An example of the streamingInputDF DataFrame schema

It includes key, value, topic, partition, offset, timestamp and timestampType fields. We can pick and choose the ones as needed for our processing. The ‘value’ field is the actual data, and timestamp is message arrival timestamp. In windowing cases, we should not confuse this timestamp with what might be included in the messages itself which is more relevant most of the time.

Streaming ETL

Now that the stream is set up, we can start doing the required ETL on it to extract meaningful insights. Notice that streamingInputDF is a DataFrame. Since DataFrames are essentially an untyped Dataset of rows, we can perform similar operations to them.

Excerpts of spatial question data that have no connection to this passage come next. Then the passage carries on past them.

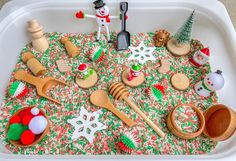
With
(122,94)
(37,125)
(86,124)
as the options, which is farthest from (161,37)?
(37,125)

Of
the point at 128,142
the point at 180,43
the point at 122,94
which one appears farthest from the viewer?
the point at 180,43

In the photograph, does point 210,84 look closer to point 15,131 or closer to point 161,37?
point 161,37

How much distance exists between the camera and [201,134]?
2.72 ft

Let’s say that the generic ISP hit JSON data is being pushed to the Kafka <topic> above. An example value would look like this:

An example JSON value from the Kafka stream

It is now possible to do interesting analysis quickly, such as how many users are coming in from a zipcode, what ISP do users come in from, etc. We can then create dashboards that can be shared to the rest of our organization. Let’s dive in:

Display query example

Notice in the command above, we are able to parse the zipcode out of incoming JSON messages, group them and do a count, all in real-time as we are reading data from the Kafka topic. Once we have the count, we can display it, which fires the streaming job in the background and continuously updates the counts as new messages arrive. This auto-updating chart can now be shared as an access-controlled dashboard in Databricks with the rest of our organization.

Windowing

Now that we have parse, select, groupBy and count queries continuously executing, what if we want to find out traffic per zip code for a 10 minute window interval, with sliding duration of 5 minutes starting 2 minutes past the hour?

In this case, the incoming JSON contains timestamp in ‘hittime,’ so let’s use that to query the traffic per each 10 minute window.

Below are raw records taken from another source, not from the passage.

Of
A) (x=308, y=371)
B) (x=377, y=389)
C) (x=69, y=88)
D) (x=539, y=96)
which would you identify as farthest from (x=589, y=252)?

Note that in Structured Streaming, windowing is considered a groupBy operation. The pie charts below represents each 10 minute window.

Structured Streaming windowing function examples

Output Options

So far, we have seen the end results being displayed automatically. If we want more control in terms output options, there are a variety of output modes available. For instance, if we need to debug, you may wish to select the console output. If we need to be able to query the dataset interactively as data is being consumed, the memory output would be an ideal choice. Similarly, the output can be written to files, external databases, or even streamed back to Kafka.

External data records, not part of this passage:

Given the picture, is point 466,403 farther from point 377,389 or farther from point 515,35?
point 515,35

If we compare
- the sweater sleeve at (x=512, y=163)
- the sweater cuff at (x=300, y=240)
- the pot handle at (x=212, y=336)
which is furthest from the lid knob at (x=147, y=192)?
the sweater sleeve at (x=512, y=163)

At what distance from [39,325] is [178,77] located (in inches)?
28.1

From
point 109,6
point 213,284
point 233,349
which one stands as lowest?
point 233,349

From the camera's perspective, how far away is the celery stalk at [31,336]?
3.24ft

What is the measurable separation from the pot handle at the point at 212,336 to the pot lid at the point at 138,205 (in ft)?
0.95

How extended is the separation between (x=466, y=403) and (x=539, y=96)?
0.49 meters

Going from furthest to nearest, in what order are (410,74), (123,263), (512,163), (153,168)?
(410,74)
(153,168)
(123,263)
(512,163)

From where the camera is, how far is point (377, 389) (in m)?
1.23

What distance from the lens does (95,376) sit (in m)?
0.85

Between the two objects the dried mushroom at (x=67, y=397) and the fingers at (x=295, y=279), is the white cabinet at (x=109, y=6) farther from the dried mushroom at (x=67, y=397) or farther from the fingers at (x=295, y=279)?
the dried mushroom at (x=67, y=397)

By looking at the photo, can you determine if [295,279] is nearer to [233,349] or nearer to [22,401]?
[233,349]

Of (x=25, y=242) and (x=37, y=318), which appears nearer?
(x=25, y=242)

Let’s go over these options in detail.

Memory

In this scenario, data is stored as an in-memory table. From here, users are able to query the dataset using SQL. The name of the table is specified from the queryName option. Note we continue to use streamingSelectDF from the above windowing example.

An example of a user querying an in-memory Structured Streaming table via SQL

From here, you are now able to do more interesting analysis just as you would on a regular table while the data is automatically being updated.

Console

In this scenario, output is printed to console/stdout log.

An example of a user printing Kafka output to a console log

File

This scenario is ideal for long-term persistence of output. Unlike memory and console sinks, files and directories are fault-tolerant. As such, this option requires a checkpoint directory, where state is maintained for fault-tolerance.

An example of a Kafka stream being outputted to a parquet file

Example of a user mounting a parquet file

Once the data is saved, it can be queried as one would do in Spark with any other dataset.

Example of a user filtering data from a parquet file

The other advantage of file output sinks is that you can dynamically partition incoming messages by any variation of columns. In this particular example, we can partition by ‘zipcode’ and ‘day’. This can help make queries faster as chunks of data could be skipped just by referencing individual partitions.

Partitioning a file sink

We could then partition the incoming data by ‘zip’ by ‘day’.

Partitioning a stream of data

Let’s look at the output directory.

Now, the partitioned data can be used directly in datasets and DataFrames, and if a table is created pointing to the directory where files are written to, Spark SQL can be used to query the data.

Observing the output directory on the filesystem

The one caveat with this approach is that a partition will have to be added to the table for datasets under it to be accessible.

Adding PARTITIONED BY to the SQL query

The partition reference can be pre-populated beforehand so that as files are created in them; they become instantly available.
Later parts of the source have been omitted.